● EXTRACT TO READ
List-Subscribe: <https://lists.nongnu.org/mailman/listinfo/qemu-devel>,
 <mailto:qemu-devel-request@nongnu.org?subject=subscribe>
Errors-To: qemu-devel-bounces+qemu-devel=archiver.kernel.org@nongnu.org
Sender: qemu-devel-bounces+qemu-devel=archiver.kernel.org@nongnu.org

Series

tcg: Support for Int128 with helpers | expand

Commit Message

Richard Henderson Jan. 26, 2023, 4:37 a.m. UTC

These will be used by some hosts, both 32 and 64-bit, to pass and
return i128.  Not yet used, because allocation is not yet enabled.

Signed-off-by: Richard Henderson <richard.henderson@linaro.org>
---
 tcg/tcg-internal.h |   3 +
 tcg/tcg.c          | 135 ++++++++++++++++++++++++++++++++++++++++++++-
 2 files changed, 135 insertions(+), 3 deletions(-)

Comments

Alex Bennée Jan. 27, 2023, 10:40 a.m. UTC | #1

Richard Henderson <richard.henderson@linaro.org> writes:

> These will be used by some hosts, both 32 and 64-bit, to pass and
> return i128.  Not yet used, because allocation is not yet enabled.
>
> Signed-off-by: Richard Henderson <richard.henderson@linaro.org>
> ---
>  tcg/tcg-internal.h |   3 +
>  tcg/tcg.c          | 135 ++++++++++++++++++++++++++++++++++++++++++++-
>  2 files changed, 135 insertions(+), 3 deletions(-)
>
> diff --git a/tcg/tcg-internal.h b/tcg/tcg-internal.h
> index 6e50aeba3a..2ec1ea01df 100644
> --- a/tcg/tcg-internal.h
> +++ b/tcg/tcg-internal.h
> @@ -36,6 +36,7 @@
>   */
>  typedef enum {
>      TCG_CALL_RET_NORMAL,         /* by registers */
> +    TCG_CALL_RET_BY_REF,         /* for i128, by reference */
>  } TCGCallReturnKind;
>  
>  typedef enum {
> @@ -44,6 +45,8 @@ typedef enum {
>      TCG_CALL_ARG_EXTEND,         /* for i32, as a sign/zero-extended i64 */
>      TCG_CALL_ARG_EXTEND_U,       /*      ... as a zero-extended i64 */
>      TCG_CALL_ARG_EXTEND_S,       /*      ... as a sign-extended i64 */
> +    TCG_CALL_ARG_BY_REF,         /* for i128, by reference, first */
> +    TCG_CALL_ARG_BY_REF_N,       /*       ... by reference, subsequent */
>  } TCGCallArgumentKind;
>  
>  typedef struct TCGCallArgumentLoc {
> diff --git a/tcg/tcg.c b/tcg/tcg.c
> index a561ef3ced..644dc53196 100644
> --- a/tcg/tcg.c
> +++ b/tcg/tcg.c
> @@ -104,8 +104,7 @@ static void tcg_out_ld(TCGContext *s, TCGType type, TCGReg ret, TCGReg arg1,
>  static bool tcg_out_mov(TCGContext *s, TCGType type, TCGReg ret, TCGReg arg);
>  static void tcg_out_movi(TCGContext *s, TCGType type,
>                           TCGReg ret, tcg_target_long arg);
> -static void tcg_out_addi_ptr(TCGContext *s, TCGReg, TCGReg, tcg_target_long)

● RECORDED DATA
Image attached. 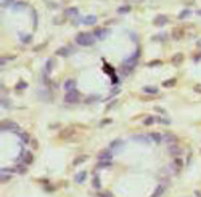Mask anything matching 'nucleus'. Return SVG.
I'll return each mask as SVG.
<instances>
[{
	"label": "nucleus",
	"mask_w": 201,
	"mask_h": 197,
	"mask_svg": "<svg viewBox=\"0 0 201 197\" xmlns=\"http://www.w3.org/2000/svg\"><path fill=\"white\" fill-rule=\"evenodd\" d=\"M2 106H5V108H8L10 106V103L7 101V98H2Z\"/></svg>",
	"instance_id": "obj_32"
},
{
	"label": "nucleus",
	"mask_w": 201,
	"mask_h": 197,
	"mask_svg": "<svg viewBox=\"0 0 201 197\" xmlns=\"http://www.w3.org/2000/svg\"><path fill=\"white\" fill-rule=\"evenodd\" d=\"M111 167V160H100V164L97 165V168H108Z\"/></svg>",
	"instance_id": "obj_19"
},
{
	"label": "nucleus",
	"mask_w": 201,
	"mask_h": 197,
	"mask_svg": "<svg viewBox=\"0 0 201 197\" xmlns=\"http://www.w3.org/2000/svg\"><path fill=\"white\" fill-rule=\"evenodd\" d=\"M156 120L159 122V124H164V125H169V124H171V120H169V119H156Z\"/></svg>",
	"instance_id": "obj_30"
},
{
	"label": "nucleus",
	"mask_w": 201,
	"mask_h": 197,
	"mask_svg": "<svg viewBox=\"0 0 201 197\" xmlns=\"http://www.w3.org/2000/svg\"><path fill=\"white\" fill-rule=\"evenodd\" d=\"M127 2H137V3H140V2H143V0H127Z\"/></svg>",
	"instance_id": "obj_39"
},
{
	"label": "nucleus",
	"mask_w": 201,
	"mask_h": 197,
	"mask_svg": "<svg viewBox=\"0 0 201 197\" xmlns=\"http://www.w3.org/2000/svg\"><path fill=\"white\" fill-rule=\"evenodd\" d=\"M21 140L24 141V143H29V140H31V138H29L26 133H21Z\"/></svg>",
	"instance_id": "obj_31"
},
{
	"label": "nucleus",
	"mask_w": 201,
	"mask_h": 197,
	"mask_svg": "<svg viewBox=\"0 0 201 197\" xmlns=\"http://www.w3.org/2000/svg\"><path fill=\"white\" fill-rule=\"evenodd\" d=\"M150 136H151V140L155 141V143H159V141H161V135H159V133H151Z\"/></svg>",
	"instance_id": "obj_26"
},
{
	"label": "nucleus",
	"mask_w": 201,
	"mask_h": 197,
	"mask_svg": "<svg viewBox=\"0 0 201 197\" xmlns=\"http://www.w3.org/2000/svg\"><path fill=\"white\" fill-rule=\"evenodd\" d=\"M111 149H105V151H102V152L98 154V159L100 160H105V159H106V160H110L111 159Z\"/></svg>",
	"instance_id": "obj_10"
},
{
	"label": "nucleus",
	"mask_w": 201,
	"mask_h": 197,
	"mask_svg": "<svg viewBox=\"0 0 201 197\" xmlns=\"http://www.w3.org/2000/svg\"><path fill=\"white\" fill-rule=\"evenodd\" d=\"M195 91H200L201 93V85H196V87H195Z\"/></svg>",
	"instance_id": "obj_36"
},
{
	"label": "nucleus",
	"mask_w": 201,
	"mask_h": 197,
	"mask_svg": "<svg viewBox=\"0 0 201 197\" xmlns=\"http://www.w3.org/2000/svg\"><path fill=\"white\" fill-rule=\"evenodd\" d=\"M174 85H175V79H171V80L163 82V87H166V88H171V87H174Z\"/></svg>",
	"instance_id": "obj_22"
},
{
	"label": "nucleus",
	"mask_w": 201,
	"mask_h": 197,
	"mask_svg": "<svg viewBox=\"0 0 201 197\" xmlns=\"http://www.w3.org/2000/svg\"><path fill=\"white\" fill-rule=\"evenodd\" d=\"M79 93L77 90H73V91H66V96H65V101L66 103H69V104H74V103H77L79 101Z\"/></svg>",
	"instance_id": "obj_2"
},
{
	"label": "nucleus",
	"mask_w": 201,
	"mask_h": 197,
	"mask_svg": "<svg viewBox=\"0 0 201 197\" xmlns=\"http://www.w3.org/2000/svg\"><path fill=\"white\" fill-rule=\"evenodd\" d=\"M65 90L66 91H73V90H76V80H74V79L66 80L65 82Z\"/></svg>",
	"instance_id": "obj_9"
},
{
	"label": "nucleus",
	"mask_w": 201,
	"mask_h": 197,
	"mask_svg": "<svg viewBox=\"0 0 201 197\" xmlns=\"http://www.w3.org/2000/svg\"><path fill=\"white\" fill-rule=\"evenodd\" d=\"M156 111H158V112H159L161 116H166V111H164L163 108H156Z\"/></svg>",
	"instance_id": "obj_33"
},
{
	"label": "nucleus",
	"mask_w": 201,
	"mask_h": 197,
	"mask_svg": "<svg viewBox=\"0 0 201 197\" xmlns=\"http://www.w3.org/2000/svg\"><path fill=\"white\" fill-rule=\"evenodd\" d=\"M93 40H95L93 34H87V32H82L76 37V42H77L81 47H90V45L93 43Z\"/></svg>",
	"instance_id": "obj_1"
},
{
	"label": "nucleus",
	"mask_w": 201,
	"mask_h": 197,
	"mask_svg": "<svg viewBox=\"0 0 201 197\" xmlns=\"http://www.w3.org/2000/svg\"><path fill=\"white\" fill-rule=\"evenodd\" d=\"M13 172H15L13 168H2V172H0V175H2V176H0V181H2V183H3V181H8L10 175H11Z\"/></svg>",
	"instance_id": "obj_6"
},
{
	"label": "nucleus",
	"mask_w": 201,
	"mask_h": 197,
	"mask_svg": "<svg viewBox=\"0 0 201 197\" xmlns=\"http://www.w3.org/2000/svg\"><path fill=\"white\" fill-rule=\"evenodd\" d=\"M24 87H26V83H24V82H21V83L18 85V88H24Z\"/></svg>",
	"instance_id": "obj_38"
},
{
	"label": "nucleus",
	"mask_w": 201,
	"mask_h": 197,
	"mask_svg": "<svg viewBox=\"0 0 201 197\" xmlns=\"http://www.w3.org/2000/svg\"><path fill=\"white\" fill-rule=\"evenodd\" d=\"M2 132L3 130H11V132H19V128H18L16 124H11V122H2Z\"/></svg>",
	"instance_id": "obj_5"
},
{
	"label": "nucleus",
	"mask_w": 201,
	"mask_h": 197,
	"mask_svg": "<svg viewBox=\"0 0 201 197\" xmlns=\"http://www.w3.org/2000/svg\"><path fill=\"white\" fill-rule=\"evenodd\" d=\"M100 197H113V194L111 192H103V194H100Z\"/></svg>",
	"instance_id": "obj_34"
},
{
	"label": "nucleus",
	"mask_w": 201,
	"mask_h": 197,
	"mask_svg": "<svg viewBox=\"0 0 201 197\" xmlns=\"http://www.w3.org/2000/svg\"><path fill=\"white\" fill-rule=\"evenodd\" d=\"M108 34H110V31H108L106 27H98V29H95V31H93L95 39H105Z\"/></svg>",
	"instance_id": "obj_3"
},
{
	"label": "nucleus",
	"mask_w": 201,
	"mask_h": 197,
	"mask_svg": "<svg viewBox=\"0 0 201 197\" xmlns=\"http://www.w3.org/2000/svg\"><path fill=\"white\" fill-rule=\"evenodd\" d=\"M174 63V64H180L182 61H184V55H182V53H175V55H174L172 56V59H171Z\"/></svg>",
	"instance_id": "obj_13"
},
{
	"label": "nucleus",
	"mask_w": 201,
	"mask_h": 197,
	"mask_svg": "<svg viewBox=\"0 0 201 197\" xmlns=\"http://www.w3.org/2000/svg\"><path fill=\"white\" fill-rule=\"evenodd\" d=\"M71 47H61V48L56 51V55H60V56H68V55H71Z\"/></svg>",
	"instance_id": "obj_11"
},
{
	"label": "nucleus",
	"mask_w": 201,
	"mask_h": 197,
	"mask_svg": "<svg viewBox=\"0 0 201 197\" xmlns=\"http://www.w3.org/2000/svg\"><path fill=\"white\" fill-rule=\"evenodd\" d=\"M166 141L167 143H175V136L174 135H166Z\"/></svg>",
	"instance_id": "obj_29"
},
{
	"label": "nucleus",
	"mask_w": 201,
	"mask_h": 197,
	"mask_svg": "<svg viewBox=\"0 0 201 197\" xmlns=\"http://www.w3.org/2000/svg\"><path fill=\"white\" fill-rule=\"evenodd\" d=\"M164 192V184H161V186H158V188H156V191L155 192H153V196L151 197H159L161 194Z\"/></svg>",
	"instance_id": "obj_18"
},
{
	"label": "nucleus",
	"mask_w": 201,
	"mask_h": 197,
	"mask_svg": "<svg viewBox=\"0 0 201 197\" xmlns=\"http://www.w3.org/2000/svg\"><path fill=\"white\" fill-rule=\"evenodd\" d=\"M81 21H82L84 24H93L95 21H97V18L95 16H85V18H81Z\"/></svg>",
	"instance_id": "obj_16"
},
{
	"label": "nucleus",
	"mask_w": 201,
	"mask_h": 197,
	"mask_svg": "<svg viewBox=\"0 0 201 197\" xmlns=\"http://www.w3.org/2000/svg\"><path fill=\"white\" fill-rule=\"evenodd\" d=\"M84 180H85V172H81L76 175V183H84Z\"/></svg>",
	"instance_id": "obj_21"
},
{
	"label": "nucleus",
	"mask_w": 201,
	"mask_h": 197,
	"mask_svg": "<svg viewBox=\"0 0 201 197\" xmlns=\"http://www.w3.org/2000/svg\"><path fill=\"white\" fill-rule=\"evenodd\" d=\"M87 159H89V156H81V157H77V159L74 160V164H73V165H79V164H82V162H85Z\"/></svg>",
	"instance_id": "obj_23"
},
{
	"label": "nucleus",
	"mask_w": 201,
	"mask_h": 197,
	"mask_svg": "<svg viewBox=\"0 0 201 197\" xmlns=\"http://www.w3.org/2000/svg\"><path fill=\"white\" fill-rule=\"evenodd\" d=\"M190 15H192V11H190V10H185V11H182L180 15H179V19H184V18H188Z\"/></svg>",
	"instance_id": "obj_25"
},
{
	"label": "nucleus",
	"mask_w": 201,
	"mask_h": 197,
	"mask_svg": "<svg viewBox=\"0 0 201 197\" xmlns=\"http://www.w3.org/2000/svg\"><path fill=\"white\" fill-rule=\"evenodd\" d=\"M182 165H184V164H182V159H180V157H175L174 162L171 164V168H172L174 173H179V172H180V168H182Z\"/></svg>",
	"instance_id": "obj_4"
},
{
	"label": "nucleus",
	"mask_w": 201,
	"mask_h": 197,
	"mask_svg": "<svg viewBox=\"0 0 201 197\" xmlns=\"http://www.w3.org/2000/svg\"><path fill=\"white\" fill-rule=\"evenodd\" d=\"M167 21H169V18L166 16V15H158L153 23H155L156 26H164V24H167Z\"/></svg>",
	"instance_id": "obj_7"
},
{
	"label": "nucleus",
	"mask_w": 201,
	"mask_h": 197,
	"mask_svg": "<svg viewBox=\"0 0 201 197\" xmlns=\"http://www.w3.org/2000/svg\"><path fill=\"white\" fill-rule=\"evenodd\" d=\"M124 144V141H119V140H116V141H113L111 143V148L110 149H113V148H118V146H122Z\"/></svg>",
	"instance_id": "obj_28"
},
{
	"label": "nucleus",
	"mask_w": 201,
	"mask_h": 197,
	"mask_svg": "<svg viewBox=\"0 0 201 197\" xmlns=\"http://www.w3.org/2000/svg\"><path fill=\"white\" fill-rule=\"evenodd\" d=\"M135 140H137V141H148L147 136H135Z\"/></svg>",
	"instance_id": "obj_35"
},
{
	"label": "nucleus",
	"mask_w": 201,
	"mask_h": 197,
	"mask_svg": "<svg viewBox=\"0 0 201 197\" xmlns=\"http://www.w3.org/2000/svg\"><path fill=\"white\" fill-rule=\"evenodd\" d=\"M143 91L150 93V95H155V93H158V87H143Z\"/></svg>",
	"instance_id": "obj_20"
},
{
	"label": "nucleus",
	"mask_w": 201,
	"mask_h": 197,
	"mask_svg": "<svg viewBox=\"0 0 201 197\" xmlns=\"http://www.w3.org/2000/svg\"><path fill=\"white\" fill-rule=\"evenodd\" d=\"M196 45H198V48H201V40H198V42H196Z\"/></svg>",
	"instance_id": "obj_40"
},
{
	"label": "nucleus",
	"mask_w": 201,
	"mask_h": 197,
	"mask_svg": "<svg viewBox=\"0 0 201 197\" xmlns=\"http://www.w3.org/2000/svg\"><path fill=\"white\" fill-rule=\"evenodd\" d=\"M198 15H201V11H198Z\"/></svg>",
	"instance_id": "obj_41"
},
{
	"label": "nucleus",
	"mask_w": 201,
	"mask_h": 197,
	"mask_svg": "<svg viewBox=\"0 0 201 197\" xmlns=\"http://www.w3.org/2000/svg\"><path fill=\"white\" fill-rule=\"evenodd\" d=\"M129 11H130V7H121V8H118V13H121V15L129 13Z\"/></svg>",
	"instance_id": "obj_27"
},
{
	"label": "nucleus",
	"mask_w": 201,
	"mask_h": 197,
	"mask_svg": "<svg viewBox=\"0 0 201 197\" xmlns=\"http://www.w3.org/2000/svg\"><path fill=\"white\" fill-rule=\"evenodd\" d=\"M92 186H93L95 189H100V188H102V184H100V178H98V175H93V180H92Z\"/></svg>",
	"instance_id": "obj_17"
},
{
	"label": "nucleus",
	"mask_w": 201,
	"mask_h": 197,
	"mask_svg": "<svg viewBox=\"0 0 201 197\" xmlns=\"http://www.w3.org/2000/svg\"><path fill=\"white\" fill-rule=\"evenodd\" d=\"M65 15L66 16H69V18H74V16H77L79 15V11H77V8H68L65 11Z\"/></svg>",
	"instance_id": "obj_15"
},
{
	"label": "nucleus",
	"mask_w": 201,
	"mask_h": 197,
	"mask_svg": "<svg viewBox=\"0 0 201 197\" xmlns=\"http://www.w3.org/2000/svg\"><path fill=\"white\" fill-rule=\"evenodd\" d=\"M53 66H55V61L53 59H47V64H45V74H50L53 71Z\"/></svg>",
	"instance_id": "obj_14"
},
{
	"label": "nucleus",
	"mask_w": 201,
	"mask_h": 197,
	"mask_svg": "<svg viewBox=\"0 0 201 197\" xmlns=\"http://www.w3.org/2000/svg\"><path fill=\"white\" fill-rule=\"evenodd\" d=\"M155 117H145V120H143V125H153L155 124Z\"/></svg>",
	"instance_id": "obj_24"
},
{
	"label": "nucleus",
	"mask_w": 201,
	"mask_h": 197,
	"mask_svg": "<svg viewBox=\"0 0 201 197\" xmlns=\"http://www.w3.org/2000/svg\"><path fill=\"white\" fill-rule=\"evenodd\" d=\"M26 168H28V165L23 164V162H19V164L15 165V168H13V170H15L16 173H24V172H26Z\"/></svg>",
	"instance_id": "obj_12"
},
{
	"label": "nucleus",
	"mask_w": 201,
	"mask_h": 197,
	"mask_svg": "<svg viewBox=\"0 0 201 197\" xmlns=\"http://www.w3.org/2000/svg\"><path fill=\"white\" fill-rule=\"evenodd\" d=\"M110 122H111L110 119H106V120H103V122H102V127H103V125H106V124H110Z\"/></svg>",
	"instance_id": "obj_37"
},
{
	"label": "nucleus",
	"mask_w": 201,
	"mask_h": 197,
	"mask_svg": "<svg viewBox=\"0 0 201 197\" xmlns=\"http://www.w3.org/2000/svg\"><path fill=\"white\" fill-rule=\"evenodd\" d=\"M169 154H171V156L172 157H180L182 156V152H184V151H182L180 148H179V146H169Z\"/></svg>",
	"instance_id": "obj_8"
}]
</instances>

● YOUR INSTRUCTIONS
For each statement, answer yes or no according to the tcg patch excerpt, quoting the exact words of the excerpt that decide it. 1. The new helpers are already in use. 2. The patch changes three files. 3. A new return kind handles i128 by reference. The data on this page is separate material, unrelated to the tcg patch excerpt.

● RESULT OF THE EXERCISE
1. No: "Not yet used, because allocation is not yet enabled."
2. No: "2 files changed, 135 insertions(+), 3 deletions(-)"
3. Yes: "TCG_CALL_RET_BY_REF,         /* for i128, by reference */"